学生の方を見向きもせず一心不乱に証明を板書する教授(線形回帰の講義)
学生の方を見向きもせず一心不乱に証明を板書する教授(線形回帰の講義)

 新聞記者出身の自分はとにかく現場主義だったので、理論先行へ頭を切り替えるのに苦戦しました。そのせいか、なんと統計学、回帰分析、機械学習基礎というデータサイエンスのコア単位を3つも落とすという不覚を取りました……(追試で無事に受かりましたが!)。

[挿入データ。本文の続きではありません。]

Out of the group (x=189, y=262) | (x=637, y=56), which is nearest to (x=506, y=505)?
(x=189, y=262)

 ですが、たとえ単位を落としてもそこで諦めてはいけません。教科書は卒業した今でも時折見返すほどです。今では『A Primer on Linear Models』を枕にするほど愛しています。理論先行の学び方は最初こそきつかったですが、ここで基礎を鍛えられたからこそ、今データサイエンティストとしてテクニカルな仕事ができているのだと感じています。

企業でのケース問題が多い

2年目

 2年目からは一気にビジネス寄りの授業になります。フランスにあるコンサルティングファームからデータサイエンティストを講師として呼び(もしくは学生がオフィスに出向き)、実際にプロジェクトで使われたデータとともにケース問題を解く授業が多くありました。個人的にとても面白かった授業は2つあります。

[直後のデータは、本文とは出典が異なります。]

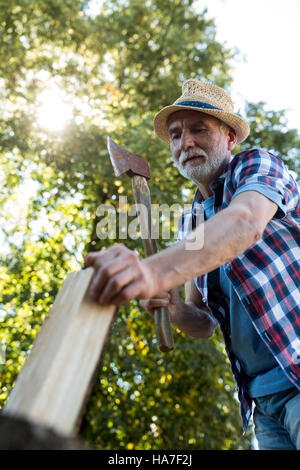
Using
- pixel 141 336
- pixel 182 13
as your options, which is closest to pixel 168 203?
pixel 141 336

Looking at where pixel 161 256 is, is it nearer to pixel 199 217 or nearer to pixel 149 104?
pixel 199 217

 ひとつはマッキンゼー提供の「高度データ解析」。レモネード製造工場の製造ラインでどのような戦略を立てたら生産性を向上できるかを考察するのがゴールでした。この授業、なんと現役のコンサルタントやデータサイエンティストがレモネード製造機の縮小版を教室に持ち込んできます。ひと部屋まるまる使って、小さな製造ラインを組み立ててしまうのです!

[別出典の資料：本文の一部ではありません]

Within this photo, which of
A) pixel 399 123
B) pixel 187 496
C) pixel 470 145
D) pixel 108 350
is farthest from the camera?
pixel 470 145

 そして製造ラインの各ポイントでどのようなデータが取れるか、データの頻度・精度はどのようなものか、を考えさせます。最後に学生をいくつかのチームに分け、各チーム内で工場長、製造責任者、レモン搾り係、砂糖を混ぜる係、ミキサー係、ボトラー、検品係を決め、制限時間内に何本のレモネードをボトル詰めできるか競うゲームもします(そうです、実際にレモンを搾ってレモネードをつくったのです!)。

 目的はデータのモニタリング結果をいかに製造過程にフィードバックできるか、どう人員を配置したら製造を最適化できるか、を体験すること。データを使った経営最適化問題を常に解いているコンサルタントやデータサイエンティストの仕事内容を垣間見ることができた貴重な経験でした。

 もうひとつは、フランスのコンサルティング会社であるDigital Value社提供の「ビジネス戦略のためのデータ分析」です。ここでは「国際石油資本のトタル社が灯油の小売販売に参入しようとしている。需要予測をして価格モデルを組み立てた上で戦略を提示せよ」というお題が出されました。

 ビジネススクールでよくあるケース問題ですが、フランスのある地域における過去の灯油の需要推移や競合の価格推移データがCSVファイルで与えられます。ブレント原油先物の価格推移、天候など外部のデータも用いながら最適な価格をはじき出す機械学習モデルを組み立てることまで求められます。データサイエンスとビジネスの要素が非常にうまく交ざったプロジェクトだったため、とても面白く取り組むことができました。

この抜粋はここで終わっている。